Sweet Soil is a project that raises frugality to the 100th power. It represents not the sort of hoarding that results in cupboards stacked with newspapers from 1956 but the kind that turns newspapers into a useful product that enhances the environment. The scope of this project is so huge that you keep expecting to see the “little engine the could” chugging over the compost pile or the “ant” tugging his “rubber tree plant” over the horizon. We’re talking environmental Disney World here.
Our member, Jacqueline Schiering, bought a 30 old strip mine from the Western Pennsylvania Conservatory in 1996. It encompassed 276 acres complete with acid mine drainage, barren soil with a low pH, uneven terrain and all of the other problems that result from strip mining. Her goal: to turn it into productive farmland using products that are “throwaways”.
Impressed yet? If not view the 20 foot high piles of wood chips mixed with calcium carbonate (limestone) and paper fibers (all from Weyerhaeuser Company of Johnsonburg} composting in the sun. Check out the huge pile of 25-year-old sawdust that was collected from an old sawmill. Jacqueline has added horse manure to her “mix” this year. She says that all composting must be done on impervious pads to protect the ground water from drain-off.
These composted materials are then spread throughout the old strip mine providing organic rich, pH balanced soil in which cultivated and wild plants thrive. An original grass test plot was planted on six acres on this reclaimed land. The purpose was to provide feed and cover for wild turkeys and their young. Currently switch grass is being tested in this same capacity.
Not only outside recyclables are used. The land is enriching itself. Grasses cut from acres of land are baled and used as an organic augmentation on other sections.
As the environment improves the wildlife is returning. The land is now supporting deer, turkey, birds, butterflies, etc. In 1999 the area was certified as a Bartramian Autubon Society Wildlife Sanctuary.

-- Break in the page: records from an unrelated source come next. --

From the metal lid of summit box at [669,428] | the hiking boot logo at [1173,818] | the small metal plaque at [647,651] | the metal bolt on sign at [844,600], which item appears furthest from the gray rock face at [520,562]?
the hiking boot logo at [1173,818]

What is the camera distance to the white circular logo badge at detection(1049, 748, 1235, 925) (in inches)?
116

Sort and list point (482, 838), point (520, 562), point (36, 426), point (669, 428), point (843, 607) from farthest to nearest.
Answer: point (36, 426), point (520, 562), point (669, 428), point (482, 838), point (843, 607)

Cultivated plants include 1000 blueberry bushes, which are being grown organically. As those of us who saw them at the Farmer’s Market can testify they are producing a large, lush berry. A large herb plot is thriving, as is a small organic garden.
A large greenhouse built entirely of recycled materials has recently become a functioning reality with the addition of a solar panel. This small panel provides the electricity to run the pump, which draws water from a well. The well will now provide water for the greenhouse and for the vegetable plot growing beside it.

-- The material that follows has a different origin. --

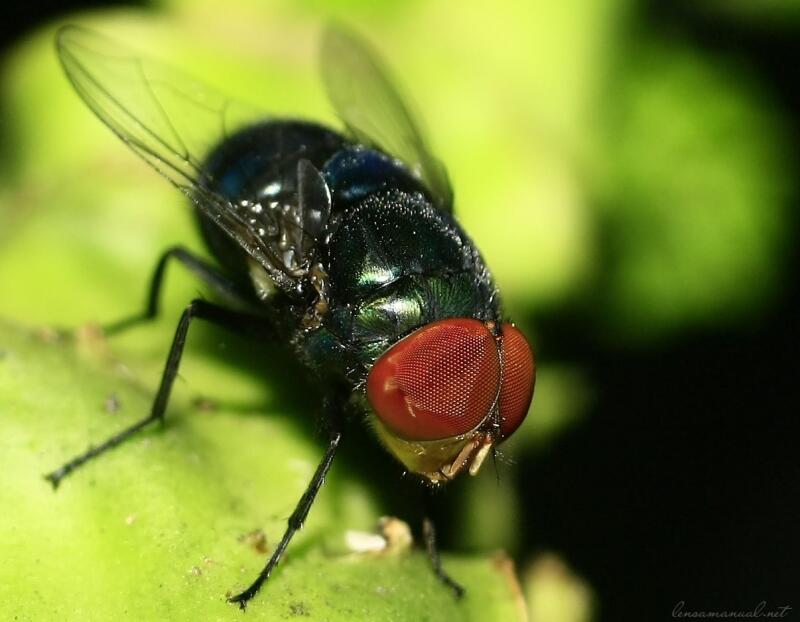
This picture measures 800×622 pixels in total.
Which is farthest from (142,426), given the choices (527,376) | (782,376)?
(782,376)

Newest addition is a pond rich with aquatic life. It is used as an educational source for local school children. Education is another aspect of the reclamation of this area. Sharing techniques, introducing young people, sportsman, and others to the possibilities inherent in recycling and making them consider all aspects of the environment is a reachable goal made possible by the scope of this project.

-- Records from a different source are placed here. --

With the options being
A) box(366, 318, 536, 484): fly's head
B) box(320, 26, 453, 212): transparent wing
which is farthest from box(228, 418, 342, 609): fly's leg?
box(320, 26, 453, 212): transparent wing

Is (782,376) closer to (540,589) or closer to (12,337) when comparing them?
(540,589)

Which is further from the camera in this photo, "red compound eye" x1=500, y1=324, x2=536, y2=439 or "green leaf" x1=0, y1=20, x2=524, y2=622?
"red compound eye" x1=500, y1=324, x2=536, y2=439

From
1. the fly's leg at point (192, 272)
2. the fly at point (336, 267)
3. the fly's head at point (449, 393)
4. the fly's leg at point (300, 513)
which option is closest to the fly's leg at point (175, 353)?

Many volunteers have given their time to Sweet Soil. The Boy Scouts have built a grill and done other work as part of their Eagle Scout program. School children helped plant the herb garden and bring rabbits for relocation. Others have helped with the gardens.
In the future is a possible cranberry bog. Brainstorming is going on to find a method to stabilize a steep slope that is left from the stripping. With her propensity for hard work and fulfilling the impossible dream, I sure Jacqueline has many plans for Sweet Soil.
I have my eye on the picnic shelter. Jacqueline says that Sweet Soil in the spring is an entirely different proposition. What say you to another trip in the spring? If we beg really hard perhaps we can turn it into a picnic and make use of that grill. We can also keep our eyes peeled for that “ant” with his “rubber tree plant”.